(WHAT IS NEEDED):
Copy the part that opens with the line containing "From the image, can" and runs through the end of the rows, switching "determine" to "tell" and keeping everything else the same.

■ ■ ■

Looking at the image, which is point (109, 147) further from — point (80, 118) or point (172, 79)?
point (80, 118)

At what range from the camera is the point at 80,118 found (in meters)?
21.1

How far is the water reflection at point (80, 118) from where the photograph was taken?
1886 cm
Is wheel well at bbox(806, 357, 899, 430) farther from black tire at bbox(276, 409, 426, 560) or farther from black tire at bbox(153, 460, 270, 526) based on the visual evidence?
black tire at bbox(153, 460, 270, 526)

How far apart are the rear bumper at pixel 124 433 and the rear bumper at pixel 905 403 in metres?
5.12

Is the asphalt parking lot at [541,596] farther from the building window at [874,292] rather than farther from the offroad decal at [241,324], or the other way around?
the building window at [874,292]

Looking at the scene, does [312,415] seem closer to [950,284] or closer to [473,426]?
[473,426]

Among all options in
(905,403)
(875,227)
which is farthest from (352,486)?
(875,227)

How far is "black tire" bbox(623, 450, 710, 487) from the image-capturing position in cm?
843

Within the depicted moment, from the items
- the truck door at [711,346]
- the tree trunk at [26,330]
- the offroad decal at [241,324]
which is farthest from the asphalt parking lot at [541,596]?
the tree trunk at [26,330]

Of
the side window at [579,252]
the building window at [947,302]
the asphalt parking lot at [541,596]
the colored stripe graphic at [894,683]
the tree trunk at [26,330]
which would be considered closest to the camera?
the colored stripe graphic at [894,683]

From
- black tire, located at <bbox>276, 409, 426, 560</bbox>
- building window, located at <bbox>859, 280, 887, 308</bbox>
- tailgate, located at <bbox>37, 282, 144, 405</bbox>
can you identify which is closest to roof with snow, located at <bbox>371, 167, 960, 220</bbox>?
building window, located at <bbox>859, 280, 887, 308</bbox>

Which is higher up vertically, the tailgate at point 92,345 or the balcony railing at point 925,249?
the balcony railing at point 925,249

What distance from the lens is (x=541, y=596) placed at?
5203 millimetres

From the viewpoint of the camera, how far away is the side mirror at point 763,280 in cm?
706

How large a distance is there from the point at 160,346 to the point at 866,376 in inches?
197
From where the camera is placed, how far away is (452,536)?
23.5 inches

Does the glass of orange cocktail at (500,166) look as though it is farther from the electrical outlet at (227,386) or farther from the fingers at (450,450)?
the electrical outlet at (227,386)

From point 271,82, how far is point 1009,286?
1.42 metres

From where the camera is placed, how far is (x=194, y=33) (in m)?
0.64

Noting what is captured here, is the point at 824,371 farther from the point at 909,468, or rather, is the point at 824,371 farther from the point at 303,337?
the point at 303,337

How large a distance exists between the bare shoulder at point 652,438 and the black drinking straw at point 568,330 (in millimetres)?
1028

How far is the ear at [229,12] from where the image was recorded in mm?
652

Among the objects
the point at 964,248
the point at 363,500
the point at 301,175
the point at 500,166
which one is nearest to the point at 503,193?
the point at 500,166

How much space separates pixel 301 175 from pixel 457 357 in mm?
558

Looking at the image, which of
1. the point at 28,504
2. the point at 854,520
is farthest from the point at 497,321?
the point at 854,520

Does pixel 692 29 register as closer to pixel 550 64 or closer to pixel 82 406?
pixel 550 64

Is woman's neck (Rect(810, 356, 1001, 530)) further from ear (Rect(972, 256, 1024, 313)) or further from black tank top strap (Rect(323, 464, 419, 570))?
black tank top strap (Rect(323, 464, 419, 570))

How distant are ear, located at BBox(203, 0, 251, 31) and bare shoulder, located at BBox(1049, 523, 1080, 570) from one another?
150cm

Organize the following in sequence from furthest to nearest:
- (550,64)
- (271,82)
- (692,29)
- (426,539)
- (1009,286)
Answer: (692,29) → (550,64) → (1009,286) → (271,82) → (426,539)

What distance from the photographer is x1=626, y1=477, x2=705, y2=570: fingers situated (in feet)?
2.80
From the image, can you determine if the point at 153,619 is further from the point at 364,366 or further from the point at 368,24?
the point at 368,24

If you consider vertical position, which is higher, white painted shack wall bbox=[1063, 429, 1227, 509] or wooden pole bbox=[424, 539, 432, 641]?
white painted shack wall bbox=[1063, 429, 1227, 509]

■ ■ ■

(RESULT OF THIS EXERCISE):
From the image, can you tell if the point at 153,619 is further from the point at 364,366 or further from the point at 368,24?
the point at 368,24

If you consider vertical position, which is higher, white painted shack wall bbox=[1063, 429, 1227, 509] or wooden pole bbox=[424, 539, 432, 641]?
white painted shack wall bbox=[1063, 429, 1227, 509]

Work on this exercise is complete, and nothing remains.